Required work -
Change "rough rock surface" to "jagged rock face" in the entries from the start up to and including the line with "which one is nearest", then write out only those lines with nothing else altered. Leave the pictures out.
:::::
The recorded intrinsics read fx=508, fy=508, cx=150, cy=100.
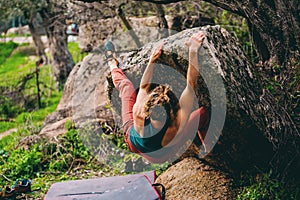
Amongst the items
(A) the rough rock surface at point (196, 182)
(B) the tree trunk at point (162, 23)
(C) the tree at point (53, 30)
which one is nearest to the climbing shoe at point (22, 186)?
(A) the rough rock surface at point (196, 182)

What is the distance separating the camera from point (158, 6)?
8.80 m

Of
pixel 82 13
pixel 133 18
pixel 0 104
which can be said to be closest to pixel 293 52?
pixel 133 18

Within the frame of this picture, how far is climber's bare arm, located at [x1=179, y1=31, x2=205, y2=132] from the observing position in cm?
476

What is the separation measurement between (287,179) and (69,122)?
14.4 feet

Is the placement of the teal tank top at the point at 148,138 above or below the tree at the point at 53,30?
above

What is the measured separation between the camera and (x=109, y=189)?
6.04 meters

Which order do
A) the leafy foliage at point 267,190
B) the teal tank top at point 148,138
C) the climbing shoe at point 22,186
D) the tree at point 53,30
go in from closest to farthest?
the teal tank top at point 148,138 < the leafy foliage at point 267,190 < the climbing shoe at point 22,186 < the tree at point 53,30

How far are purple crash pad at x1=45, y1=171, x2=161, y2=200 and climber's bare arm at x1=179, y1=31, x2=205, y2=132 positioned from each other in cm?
119

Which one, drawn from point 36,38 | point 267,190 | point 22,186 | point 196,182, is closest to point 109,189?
point 196,182

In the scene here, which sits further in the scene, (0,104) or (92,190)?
(0,104)

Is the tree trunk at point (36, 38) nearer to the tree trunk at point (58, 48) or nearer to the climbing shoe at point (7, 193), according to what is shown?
the tree trunk at point (58, 48)

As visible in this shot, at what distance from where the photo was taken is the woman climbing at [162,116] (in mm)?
4809

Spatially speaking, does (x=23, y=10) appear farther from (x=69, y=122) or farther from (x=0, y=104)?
(x=69, y=122)

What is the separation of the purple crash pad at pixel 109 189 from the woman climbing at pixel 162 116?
2.31 ft
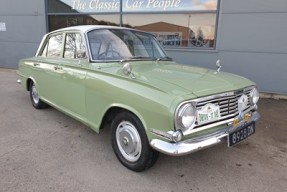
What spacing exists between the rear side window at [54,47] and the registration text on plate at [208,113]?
2.72 meters

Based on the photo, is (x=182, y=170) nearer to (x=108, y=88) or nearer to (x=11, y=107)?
(x=108, y=88)

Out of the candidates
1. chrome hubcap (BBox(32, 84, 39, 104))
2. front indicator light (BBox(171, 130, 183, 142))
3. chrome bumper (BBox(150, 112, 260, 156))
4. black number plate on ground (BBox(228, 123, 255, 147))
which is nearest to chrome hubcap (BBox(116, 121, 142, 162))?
chrome bumper (BBox(150, 112, 260, 156))


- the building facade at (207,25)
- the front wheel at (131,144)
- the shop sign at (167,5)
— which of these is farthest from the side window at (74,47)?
the shop sign at (167,5)

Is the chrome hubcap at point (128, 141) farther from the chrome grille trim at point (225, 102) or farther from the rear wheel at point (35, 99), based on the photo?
the rear wheel at point (35, 99)

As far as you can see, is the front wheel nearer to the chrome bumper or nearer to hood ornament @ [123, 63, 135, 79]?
the chrome bumper

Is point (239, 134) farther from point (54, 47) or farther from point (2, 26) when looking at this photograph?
point (2, 26)

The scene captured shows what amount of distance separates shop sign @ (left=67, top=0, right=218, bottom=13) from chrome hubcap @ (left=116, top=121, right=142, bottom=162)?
523cm

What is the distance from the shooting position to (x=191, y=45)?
24.7 feet

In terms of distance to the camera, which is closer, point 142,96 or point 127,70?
point 142,96

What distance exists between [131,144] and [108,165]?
18.3 inches

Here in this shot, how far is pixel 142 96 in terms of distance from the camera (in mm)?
2711

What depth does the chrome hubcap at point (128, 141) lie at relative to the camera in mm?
2961

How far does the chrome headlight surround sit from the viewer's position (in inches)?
96.2

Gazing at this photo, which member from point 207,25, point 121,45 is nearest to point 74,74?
point 121,45
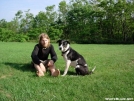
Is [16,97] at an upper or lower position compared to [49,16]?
lower

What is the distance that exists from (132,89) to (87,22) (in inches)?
1695

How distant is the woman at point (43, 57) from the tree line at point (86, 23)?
34006 mm

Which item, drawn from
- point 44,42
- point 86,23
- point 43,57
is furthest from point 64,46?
point 86,23

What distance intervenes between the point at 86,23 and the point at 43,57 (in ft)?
134

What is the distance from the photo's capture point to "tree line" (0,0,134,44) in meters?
42.7

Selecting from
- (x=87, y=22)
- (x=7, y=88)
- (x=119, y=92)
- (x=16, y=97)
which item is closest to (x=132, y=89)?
(x=119, y=92)

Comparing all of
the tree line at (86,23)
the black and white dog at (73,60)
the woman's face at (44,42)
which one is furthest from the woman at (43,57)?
the tree line at (86,23)

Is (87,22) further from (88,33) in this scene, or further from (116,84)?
(116,84)

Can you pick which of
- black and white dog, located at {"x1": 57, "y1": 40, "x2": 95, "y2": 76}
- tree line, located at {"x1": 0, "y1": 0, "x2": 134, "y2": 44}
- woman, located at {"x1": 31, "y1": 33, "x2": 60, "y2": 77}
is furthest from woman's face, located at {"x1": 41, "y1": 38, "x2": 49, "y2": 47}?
tree line, located at {"x1": 0, "y1": 0, "x2": 134, "y2": 44}

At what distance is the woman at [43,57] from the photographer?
664cm

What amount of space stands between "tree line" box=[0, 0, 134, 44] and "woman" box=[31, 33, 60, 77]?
34006 millimetres

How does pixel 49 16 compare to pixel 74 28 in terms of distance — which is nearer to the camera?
pixel 74 28

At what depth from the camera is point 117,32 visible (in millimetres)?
45375

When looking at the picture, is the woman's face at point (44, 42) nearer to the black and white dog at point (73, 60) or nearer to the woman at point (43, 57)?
the woman at point (43, 57)
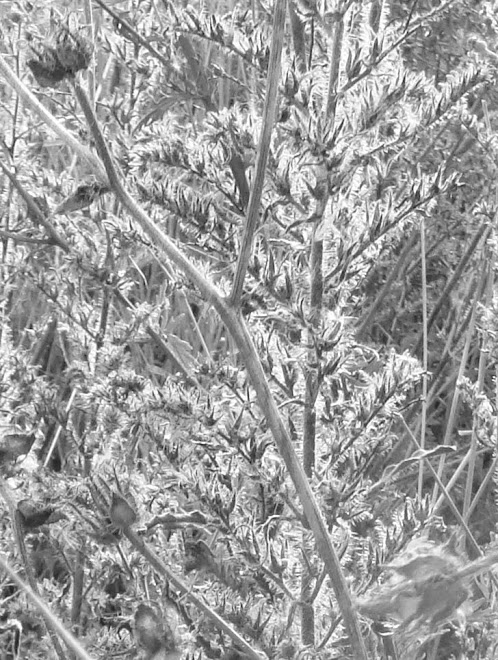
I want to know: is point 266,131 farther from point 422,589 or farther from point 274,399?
point 274,399

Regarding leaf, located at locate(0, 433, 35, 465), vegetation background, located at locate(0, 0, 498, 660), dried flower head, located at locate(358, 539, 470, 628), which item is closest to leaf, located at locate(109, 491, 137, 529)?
vegetation background, located at locate(0, 0, 498, 660)

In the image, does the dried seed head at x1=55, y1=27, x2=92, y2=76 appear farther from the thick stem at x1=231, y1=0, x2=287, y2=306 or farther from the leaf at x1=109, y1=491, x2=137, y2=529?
the leaf at x1=109, y1=491, x2=137, y2=529

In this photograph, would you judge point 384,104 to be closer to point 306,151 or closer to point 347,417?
point 306,151

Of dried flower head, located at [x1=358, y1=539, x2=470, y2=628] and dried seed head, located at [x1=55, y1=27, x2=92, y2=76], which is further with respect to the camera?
dried seed head, located at [x1=55, y1=27, x2=92, y2=76]

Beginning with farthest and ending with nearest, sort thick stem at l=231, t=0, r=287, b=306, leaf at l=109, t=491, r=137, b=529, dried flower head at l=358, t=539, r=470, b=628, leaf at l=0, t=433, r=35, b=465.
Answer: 1. leaf at l=0, t=433, r=35, b=465
2. leaf at l=109, t=491, r=137, b=529
3. thick stem at l=231, t=0, r=287, b=306
4. dried flower head at l=358, t=539, r=470, b=628

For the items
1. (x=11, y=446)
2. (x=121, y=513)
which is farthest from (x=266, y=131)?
(x=11, y=446)

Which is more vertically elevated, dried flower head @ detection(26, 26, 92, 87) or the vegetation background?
dried flower head @ detection(26, 26, 92, 87)

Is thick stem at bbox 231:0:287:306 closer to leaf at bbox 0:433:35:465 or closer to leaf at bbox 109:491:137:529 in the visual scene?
leaf at bbox 109:491:137:529

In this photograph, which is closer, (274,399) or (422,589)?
(422,589)

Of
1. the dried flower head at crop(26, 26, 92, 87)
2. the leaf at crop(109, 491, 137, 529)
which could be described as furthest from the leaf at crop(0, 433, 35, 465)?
the dried flower head at crop(26, 26, 92, 87)

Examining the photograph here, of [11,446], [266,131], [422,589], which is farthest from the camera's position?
[11,446]

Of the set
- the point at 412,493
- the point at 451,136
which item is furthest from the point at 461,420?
the point at 451,136

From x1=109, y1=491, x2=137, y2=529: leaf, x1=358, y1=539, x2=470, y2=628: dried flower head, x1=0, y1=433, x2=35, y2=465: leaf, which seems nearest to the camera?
x1=358, y1=539, x2=470, y2=628: dried flower head

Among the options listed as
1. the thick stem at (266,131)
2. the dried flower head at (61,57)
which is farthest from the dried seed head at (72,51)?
the thick stem at (266,131)
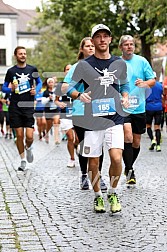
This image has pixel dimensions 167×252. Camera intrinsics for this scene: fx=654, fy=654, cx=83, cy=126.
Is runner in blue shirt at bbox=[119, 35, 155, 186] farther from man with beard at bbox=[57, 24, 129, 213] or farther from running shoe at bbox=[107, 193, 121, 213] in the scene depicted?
running shoe at bbox=[107, 193, 121, 213]

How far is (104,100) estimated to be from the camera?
659cm

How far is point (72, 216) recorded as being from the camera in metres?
6.46

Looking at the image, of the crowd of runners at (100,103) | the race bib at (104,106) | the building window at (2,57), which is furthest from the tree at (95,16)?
the building window at (2,57)

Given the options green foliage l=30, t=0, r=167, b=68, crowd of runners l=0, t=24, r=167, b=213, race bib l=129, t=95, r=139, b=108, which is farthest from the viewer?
green foliage l=30, t=0, r=167, b=68

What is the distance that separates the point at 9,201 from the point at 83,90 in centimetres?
157

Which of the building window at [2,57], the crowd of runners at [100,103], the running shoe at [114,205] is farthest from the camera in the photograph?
the building window at [2,57]

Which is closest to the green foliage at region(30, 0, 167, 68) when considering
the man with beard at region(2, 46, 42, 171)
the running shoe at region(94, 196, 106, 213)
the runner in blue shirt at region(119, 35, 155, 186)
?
the man with beard at region(2, 46, 42, 171)

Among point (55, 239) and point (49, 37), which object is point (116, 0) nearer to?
point (49, 37)

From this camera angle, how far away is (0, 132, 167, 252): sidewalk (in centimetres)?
529

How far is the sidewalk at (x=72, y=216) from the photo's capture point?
5289 millimetres

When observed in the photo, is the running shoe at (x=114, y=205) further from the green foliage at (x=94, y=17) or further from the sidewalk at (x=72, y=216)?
the green foliage at (x=94, y=17)

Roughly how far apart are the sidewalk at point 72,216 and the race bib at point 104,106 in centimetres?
103

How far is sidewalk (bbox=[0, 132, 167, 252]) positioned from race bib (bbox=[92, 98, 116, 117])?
3.37 ft

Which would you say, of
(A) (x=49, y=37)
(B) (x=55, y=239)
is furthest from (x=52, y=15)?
(B) (x=55, y=239)
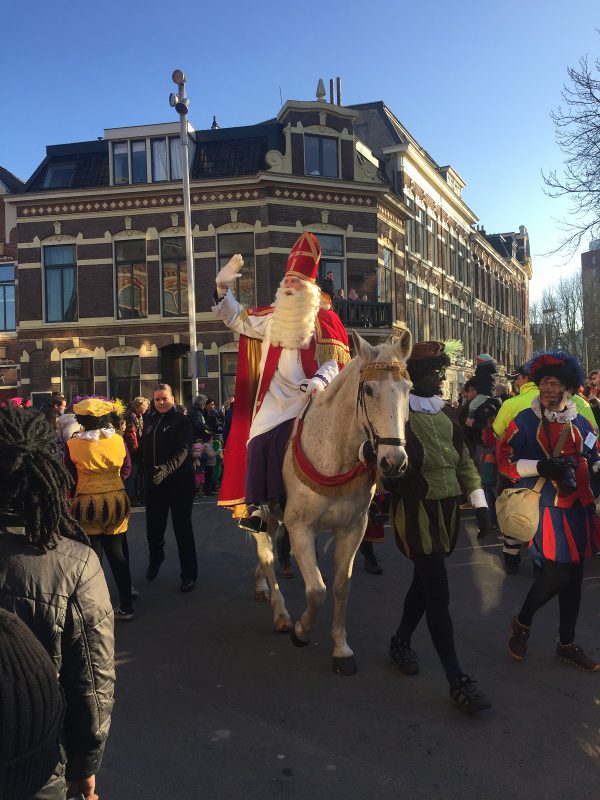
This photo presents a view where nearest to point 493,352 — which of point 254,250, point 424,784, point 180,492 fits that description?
point 254,250

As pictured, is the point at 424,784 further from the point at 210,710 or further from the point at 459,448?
the point at 459,448

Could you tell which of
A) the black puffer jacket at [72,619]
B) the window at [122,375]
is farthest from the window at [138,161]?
the black puffer jacket at [72,619]

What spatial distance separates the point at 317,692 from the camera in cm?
374

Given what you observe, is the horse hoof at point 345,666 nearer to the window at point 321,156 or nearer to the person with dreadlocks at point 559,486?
the person with dreadlocks at point 559,486

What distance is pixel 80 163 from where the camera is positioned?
21.4m

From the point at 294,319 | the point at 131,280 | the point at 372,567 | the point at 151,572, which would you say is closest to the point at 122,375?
the point at 131,280

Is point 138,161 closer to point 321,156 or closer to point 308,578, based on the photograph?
point 321,156

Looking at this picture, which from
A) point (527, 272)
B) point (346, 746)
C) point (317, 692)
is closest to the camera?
point (346, 746)

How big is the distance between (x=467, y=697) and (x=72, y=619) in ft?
8.03

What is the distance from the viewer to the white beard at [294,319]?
479cm

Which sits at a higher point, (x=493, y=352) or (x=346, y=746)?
(x=493, y=352)

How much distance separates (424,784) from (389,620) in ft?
7.14

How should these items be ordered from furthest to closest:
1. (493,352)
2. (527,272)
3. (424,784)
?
(527,272) < (493,352) < (424,784)

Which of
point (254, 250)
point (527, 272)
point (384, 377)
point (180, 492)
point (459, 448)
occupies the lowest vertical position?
point (180, 492)
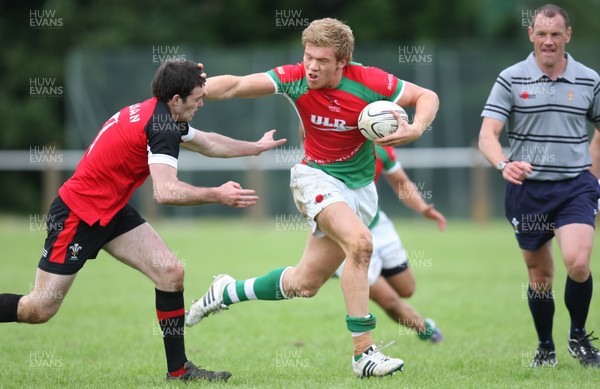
:::::
Correct answer -
The recorded intrinsics read fx=508, fy=508, cx=150, cy=100.
Amongst the items
(A) the jagged rock face at point (196, 182)
(B) the tree trunk at point (162, 23)
(C) the tree at point (53, 30)
which one is nearest to the climbing shoe at point (22, 186)?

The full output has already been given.